Places where beer is truly spontaneously fermented, however, remain anomalies. The image of the Belgian brewhouse, whereupon finishing a day of boiling up a batch of beer they pump the wort up into a shallow cooling vessel on the top floor of the building, when the louvered windows open to the night air and the breeze from Brussels chills the liquor until it's ready for the fermentation tanks, bats and spiders and wild windblown beasties be damned, is not much more than a myth, with seldom exceptions. Even those beers that are cooled in open air for energy efficiency and laziness' sake (which I can totally dig) are then subject to very aggressive inoculation by highly trained house yeast strains which make quick work of the beer and leave little trace of nature's fingerprint.

But why not? Just because it's inefficient, unpredictable, potentially unsavory, and certainly unsanitary, why not throw all care to the literal wind and allow for your indigenous microflora take center stage in your next brewing adventure? The most famous yeast-inhabited zephyrs of the Senne Valley claim the local cherry trees as the sustaining force. Certainly, though, amidst all the laurels, madrones, redwoods and oaks of West Marin (not to mention the huge, locally cultivated, i.e. non-native fruit agriculture) there must be a somewhat decent cocktail of fermentation agents just waiting for the right sweet soup to take a dip in while converting it into some nice, weird beer.

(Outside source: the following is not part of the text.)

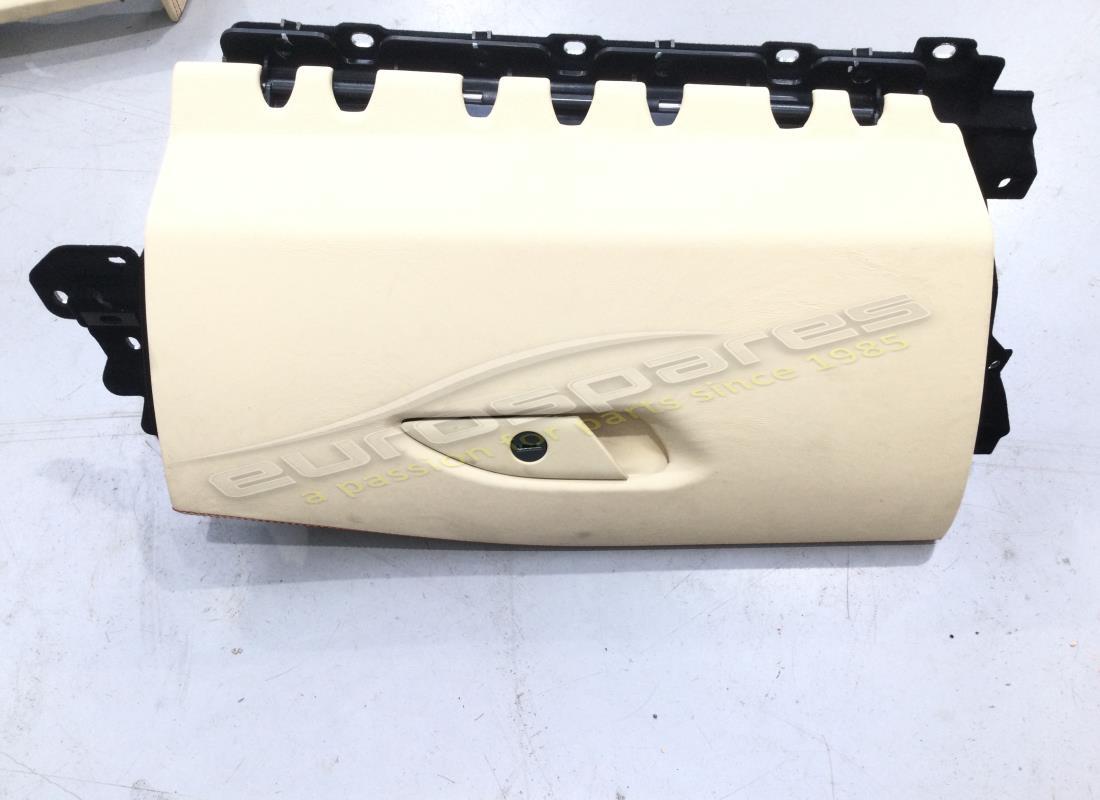 UTILISÉ Ferrari SPORTELLO VANO CASSETTO COMPLET . NUMÉRO DE PIÈCE 884711 (1)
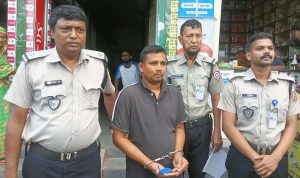 দোকান মিষ্টি কিনতে গিয়ে ইয়াবাসহ যুবক গ্রেফতার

So therein lies our next challenge. While it's arguable that my indolence when it comes to certain sanitizing methods has led to a sort of "house character" all its own, we've never gone truly wild. Before it gets too cold, while the persimmons and apples are still on the trees, while the walnuts are just starting to crack, the chestnuts just starting their homicidal dives off the boughs, the tomatoes and peppers beginning to wilt on the vine, and the pumpkins and squash are spreading their way across the fields in their last gasps, I think we'll cook up a nice, welcome broth of malted sweetness and leave it out for whatever guests may decide to come enjoy it. It doesn't really get more indigenous, after all, than the invisible nature that you breathe every day, that surrounds you and instinctively reminds you when you smell it again for the first time after some time away, that you're home.

Many thanks to Marcus over at FinalGravity for hosting this month's Fermentation Friday, a monthly blogging carnival gathered around the topic of homebrewing, originated by Beer Bits 2.



Blogger drinkaweek said...

I will be quite cross should that wilderness take all beer not be called Dr. Snuggle's Ewok Ale.

11:38 AM  
Blogger 5thape said...

I'd be interested to find out how that beer turns out. Let me know if you need a hand brewing!